> [PROVIDED TEXT]
The Bush administration was bolstered by 9/11, largely because it inspired a sense of national unity. But executive branches live in fear of the opposite – that something very bad will happen and that they will get blamed for not stopping it beforehand. Accumulating power, especially for surveillance and suspension of civil liberties, makes them feel that they at least control their destiny somewhat.

10

SamChevre 07.25.07 at 9:41 pm

I’m guessing that if an Republican is elected, (b); if a Democrat is elected, (d). Democrats have never hesitated to collect private information before (note the long fight to keep gun ownership private under the Clinton administration.)

11

Bloix 07.25.07 at 9:47 pm

You think a Dem AG is going to be confirmed without making some commitments to investigate? You think a Dem AG will lie to Waxman about what he or she finds once taking office?

12

nick s 07.25.07 at 10:23 pm

This is an important issue, and the Dem candidates haven’t been sufficiently explicit about it. No matter what, if a Dem wins, he or she will inherit a poisoned DOJ with career employees recruited through partisan tests.

It’s enough to make a person tinfoil-hatty: as if the GOP doesn’t intend on handing over power any time soon.

> [EXTRACTED RECORDS]
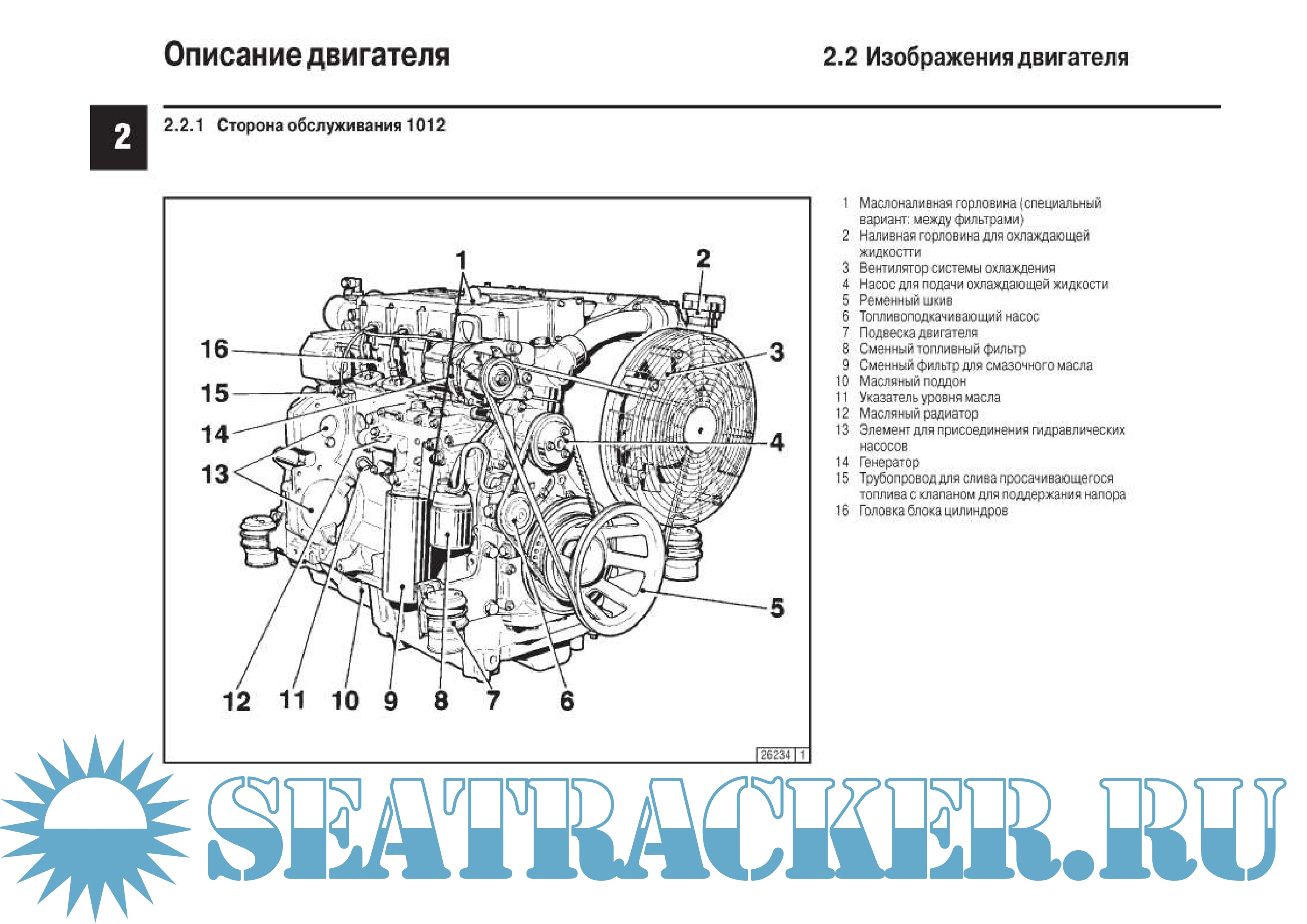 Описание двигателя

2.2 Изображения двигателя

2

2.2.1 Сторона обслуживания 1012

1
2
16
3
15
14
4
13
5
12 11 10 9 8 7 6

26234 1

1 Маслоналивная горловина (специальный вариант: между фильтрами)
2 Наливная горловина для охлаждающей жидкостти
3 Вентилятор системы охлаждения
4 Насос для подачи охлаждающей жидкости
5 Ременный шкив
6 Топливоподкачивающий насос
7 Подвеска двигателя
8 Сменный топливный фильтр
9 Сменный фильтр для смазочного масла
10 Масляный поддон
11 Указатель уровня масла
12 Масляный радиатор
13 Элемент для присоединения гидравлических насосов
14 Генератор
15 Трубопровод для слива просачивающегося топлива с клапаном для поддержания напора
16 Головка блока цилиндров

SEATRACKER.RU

--

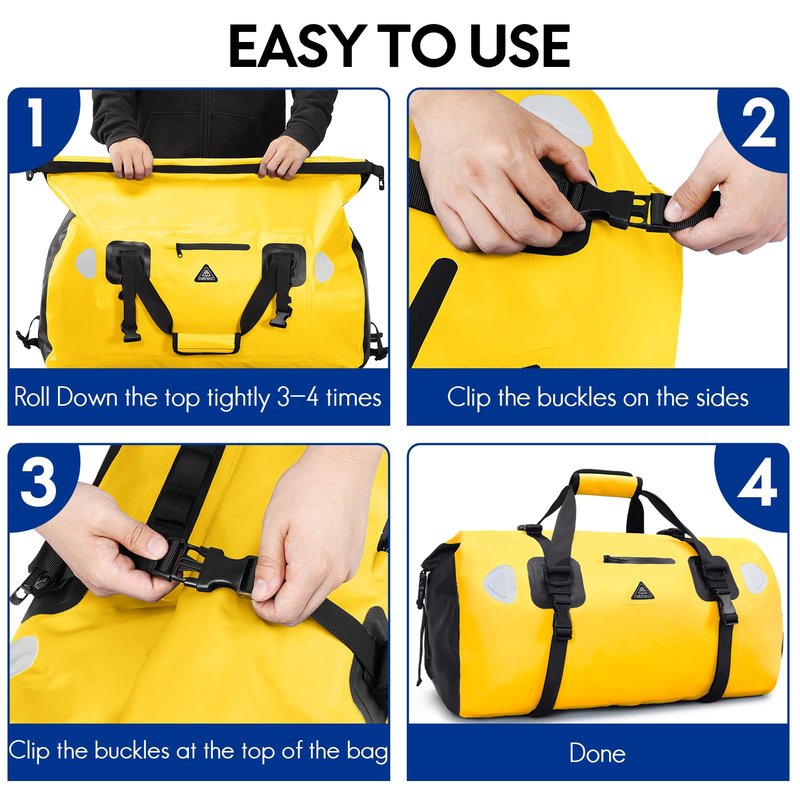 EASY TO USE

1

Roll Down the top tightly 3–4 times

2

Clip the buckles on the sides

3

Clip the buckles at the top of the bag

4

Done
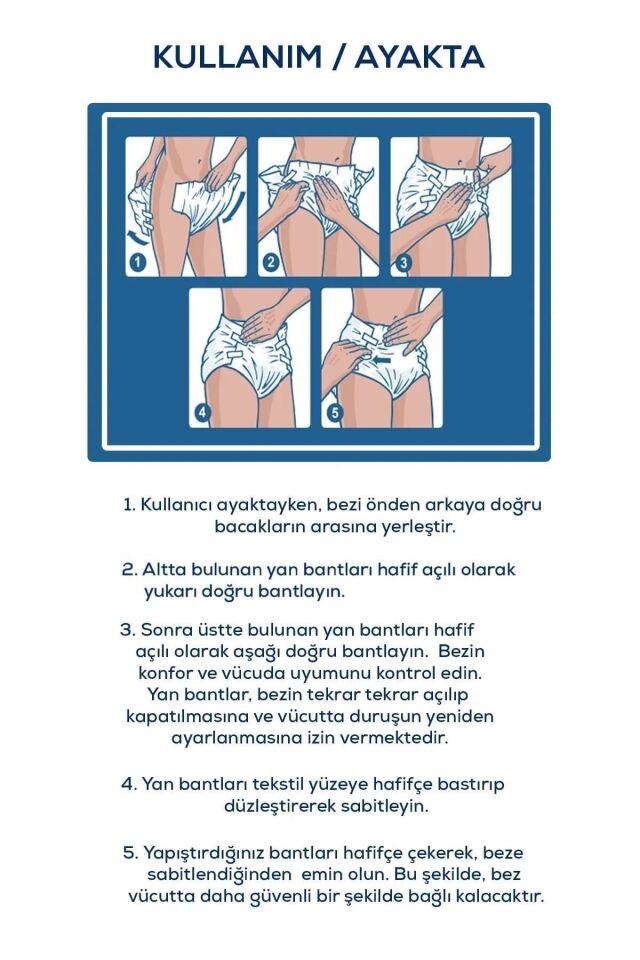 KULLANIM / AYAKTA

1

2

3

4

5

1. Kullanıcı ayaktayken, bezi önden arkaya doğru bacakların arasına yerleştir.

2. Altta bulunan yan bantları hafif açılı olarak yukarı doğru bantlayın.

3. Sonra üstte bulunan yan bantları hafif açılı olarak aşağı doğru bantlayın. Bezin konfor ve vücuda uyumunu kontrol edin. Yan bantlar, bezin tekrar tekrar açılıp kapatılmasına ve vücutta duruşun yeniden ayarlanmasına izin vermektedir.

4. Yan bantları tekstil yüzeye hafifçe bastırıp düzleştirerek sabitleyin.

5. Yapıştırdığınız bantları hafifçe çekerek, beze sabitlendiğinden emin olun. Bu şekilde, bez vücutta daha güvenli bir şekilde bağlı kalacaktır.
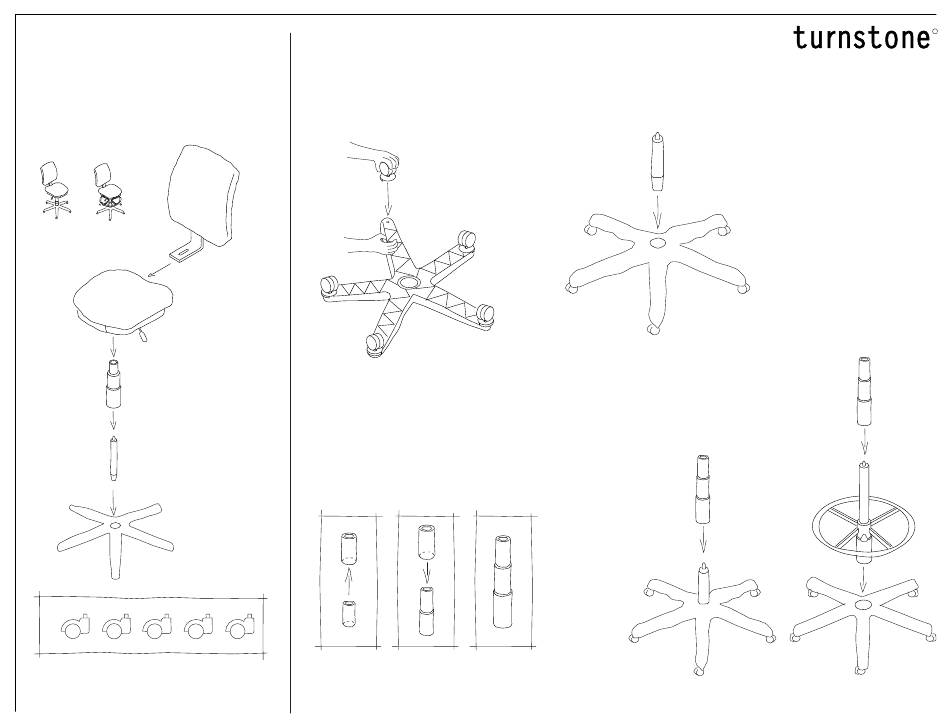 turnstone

---

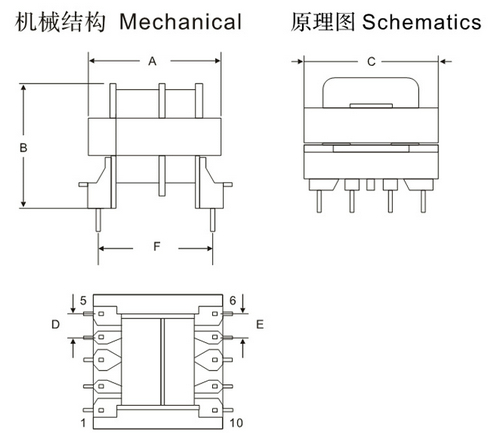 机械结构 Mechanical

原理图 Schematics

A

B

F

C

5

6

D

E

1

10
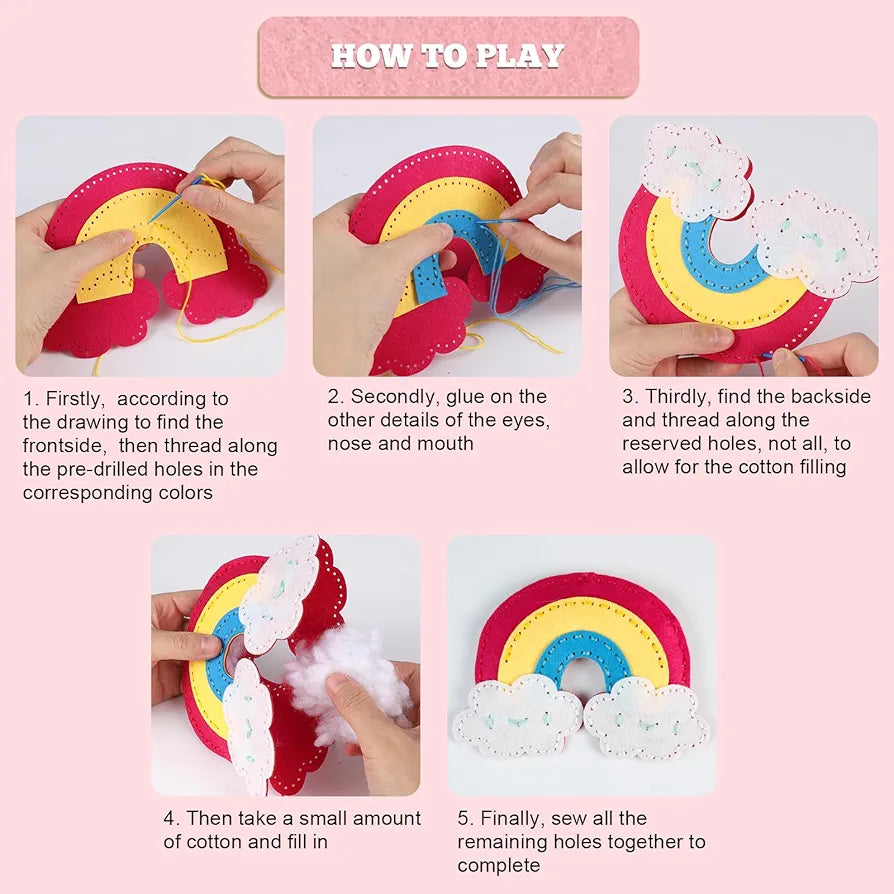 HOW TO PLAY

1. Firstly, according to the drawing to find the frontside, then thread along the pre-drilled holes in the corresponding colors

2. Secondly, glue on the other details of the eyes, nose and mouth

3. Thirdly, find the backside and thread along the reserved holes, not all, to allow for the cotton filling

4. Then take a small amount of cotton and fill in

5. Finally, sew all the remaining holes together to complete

> [TASK OBJECTIVE]
Translate this sentence from the discussion of executive power into Spanish: "The Bush administration was bolstered by 9/11, largely because it inspired a sense of national unity."

> [EXPECTED OUTPUT]
La administración Bush se vio fortalecida por el 11-S, en gran parte porque inspiró un sentimiento de unidad nacional.